The chapter on sexual abuse is particularly interesting to me, since my grandfather molested me. Levine points out the wide gap between the way molesters are portrayed in hysterical media accounts (which is most of them) -- scary, murderous strangers -- and the reality that family members are the most common molesters. (I do wish, though, that she'd said that real knowledge about sex allows children to know when something is abusive, instead of having to try and figure out vague references to "bad touch.") Her section on child pornography points out the ridiculous tendency to pass even more laws against things that are already illegal, with new laws that chill non-sexual activities and children's common sexual exploration ("playing doctor"). In the past, I've written letters to such publications as Reader's Digest when they printed articles that downplayed the incidence or trauma of sexual abuse, and I maintain a list of child abuse resources that are aimed at children -- I don't think anyone could say I don't consider sexual abuse a wrong that needs to be addressed. Yet I agree with Levine's point that most of what's been done on the issue is no help. The consequences of these laws and the atmosphere they create are as disturbing as the fears that led to their enactment -- incidents like the nine-year-old described by a social worker as a "budding sex offender" for poking his sister's buttocks with a pencil, or an eight-year-old girl whose elementary school noted "sexual harrassment" in her record after she wrote a note asking a classmate to be her boyfriend. Consent needs to be the issue -- there is a great difference between pre-teen boys assaulting their female peers in swimming pools and kids of the same age exploring what feels good together.
"Unfortunately, legislators and the courts have been behaving like freaked-out moms and dads discovering a thirteen-year-old in flagrante on the living room couch." That description is from the chapter on statutory rape, but it applies to nearly every other topic covered. The attempt to draw an unambiguous line between acceptable and harmful that can be used for all situations does not work, and Levine points out the greater success of countries such as Holland, whose laws allow a shifting balance between teen self-determination and the authority of their parents. The comparisons of the comprehensive sex education common in European countries and the abstinence-only programs common in the U.S. also shows the failure of the assumption that teen sex is completely preventable.

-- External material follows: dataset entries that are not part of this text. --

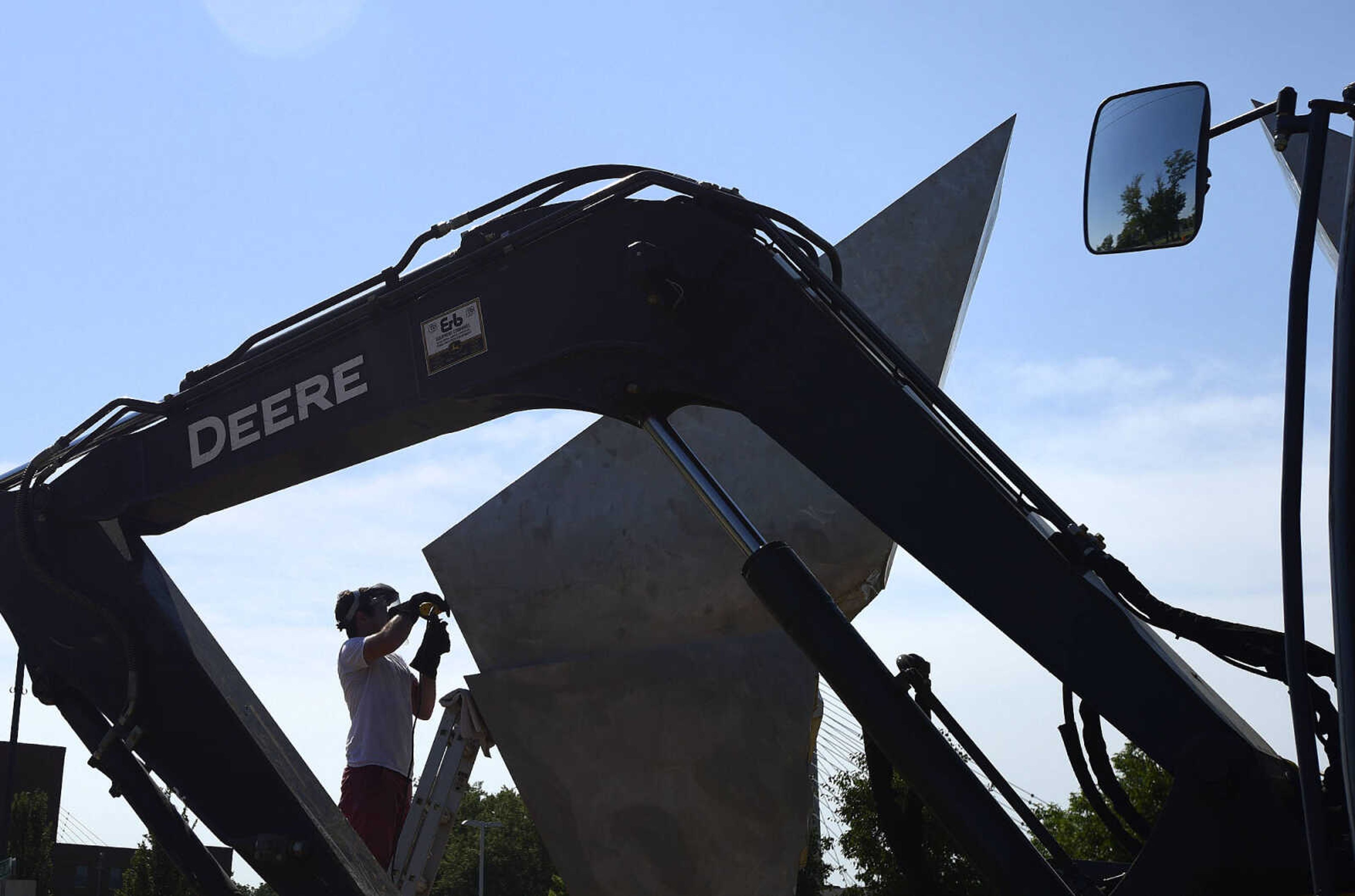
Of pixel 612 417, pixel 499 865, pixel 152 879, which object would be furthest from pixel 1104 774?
pixel 499 865

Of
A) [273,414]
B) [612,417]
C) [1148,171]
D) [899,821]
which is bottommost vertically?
[899,821]

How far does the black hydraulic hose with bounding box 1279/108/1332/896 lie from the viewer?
1765mm

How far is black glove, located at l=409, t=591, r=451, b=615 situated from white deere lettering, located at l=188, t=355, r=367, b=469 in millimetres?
1014

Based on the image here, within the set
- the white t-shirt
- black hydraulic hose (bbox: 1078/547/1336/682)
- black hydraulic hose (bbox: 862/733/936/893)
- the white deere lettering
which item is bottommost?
black hydraulic hose (bbox: 862/733/936/893)

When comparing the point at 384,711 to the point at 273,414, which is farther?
the point at 384,711

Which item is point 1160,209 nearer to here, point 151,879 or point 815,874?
point 815,874

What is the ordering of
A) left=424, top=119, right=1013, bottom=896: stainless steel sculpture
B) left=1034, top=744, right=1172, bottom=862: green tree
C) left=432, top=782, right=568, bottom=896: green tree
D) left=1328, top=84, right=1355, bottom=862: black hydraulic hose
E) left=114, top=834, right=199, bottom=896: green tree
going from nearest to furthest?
left=1328, top=84, right=1355, bottom=862: black hydraulic hose < left=424, top=119, right=1013, bottom=896: stainless steel sculpture < left=1034, top=744, right=1172, bottom=862: green tree < left=114, top=834, right=199, bottom=896: green tree < left=432, top=782, right=568, bottom=896: green tree

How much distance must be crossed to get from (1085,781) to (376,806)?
10.6 ft

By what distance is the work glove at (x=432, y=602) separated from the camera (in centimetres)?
503

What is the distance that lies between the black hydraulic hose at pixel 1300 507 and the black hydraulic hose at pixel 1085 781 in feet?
3.77

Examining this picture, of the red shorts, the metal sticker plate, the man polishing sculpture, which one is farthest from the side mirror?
the red shorts

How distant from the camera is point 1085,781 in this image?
10.6 feet

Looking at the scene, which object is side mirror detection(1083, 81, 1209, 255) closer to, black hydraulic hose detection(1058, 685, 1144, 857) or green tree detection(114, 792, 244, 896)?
black hydraulic hose detection(1058, 685, 1144, 857)

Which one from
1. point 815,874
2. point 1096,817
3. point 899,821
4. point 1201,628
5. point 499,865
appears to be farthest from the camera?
point 499,865
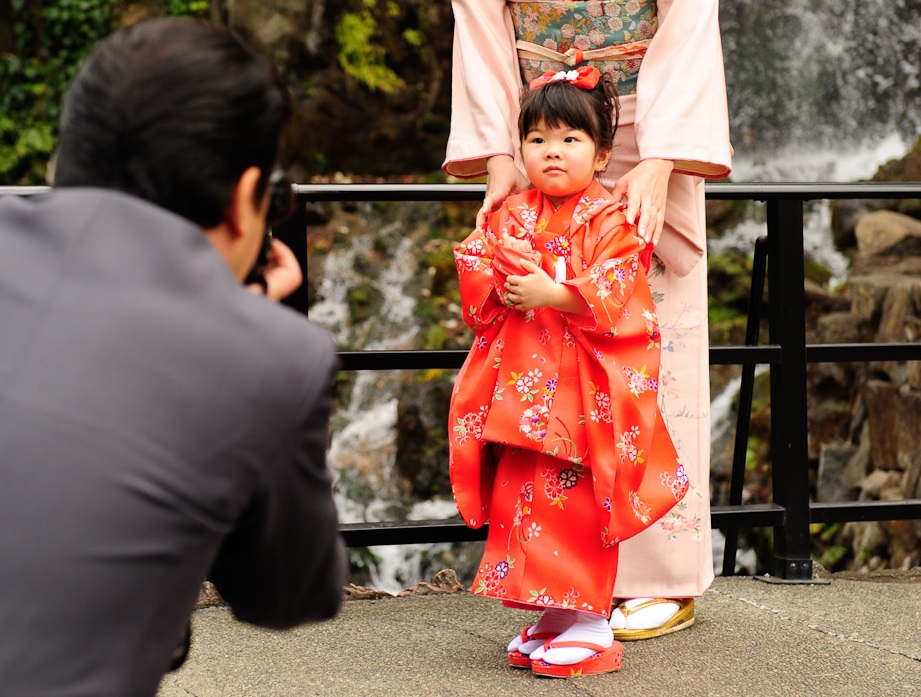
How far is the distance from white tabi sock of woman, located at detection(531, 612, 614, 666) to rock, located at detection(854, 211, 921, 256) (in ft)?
18.8

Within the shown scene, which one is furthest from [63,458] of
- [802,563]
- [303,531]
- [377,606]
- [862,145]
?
[862,145]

Particularly unusual in this book is the discussion of pleasure -- probably because it really bothers adults that minors might do sexual things purely because they're fun, despite the amount of material that's out there for those over 18 on making sex more fun. Despite the fact that collections of people's erotic fantasy such as Nancy Friday's, and books of true erotic reminisces such as Virgin Territory feature the erotic thoughts and actions of teens, written by the adults they became, hardly anyone dares to suggest that current teens will always have the same desires. Especially if they're talking about girls. My diaries prove that teen girls can think about sex -- however, since no one ever censored my teen reading, I was probably a lot better informed about sexual desire than most teens. (Frankly, I credit that reading with saving my ability to see sex as a positive thing, instead of the fear my grandfather forced on me.) Levine does talk about other ways that teens can get real information, from the Internet to their parents, and how difficult it is to sort out actual information from prejudices in all those places. The book definitely supplies ideas on how to handle everything from preschool "good touch" to teenage partner sex, and these ideas also have side effects like reducing sexist attitudes (and heterosexist ones) and even decreasing STD and pregnancy risks.
Yet Levine had difficulty finding a publisher. That says something about how truly messed up this country is about sex.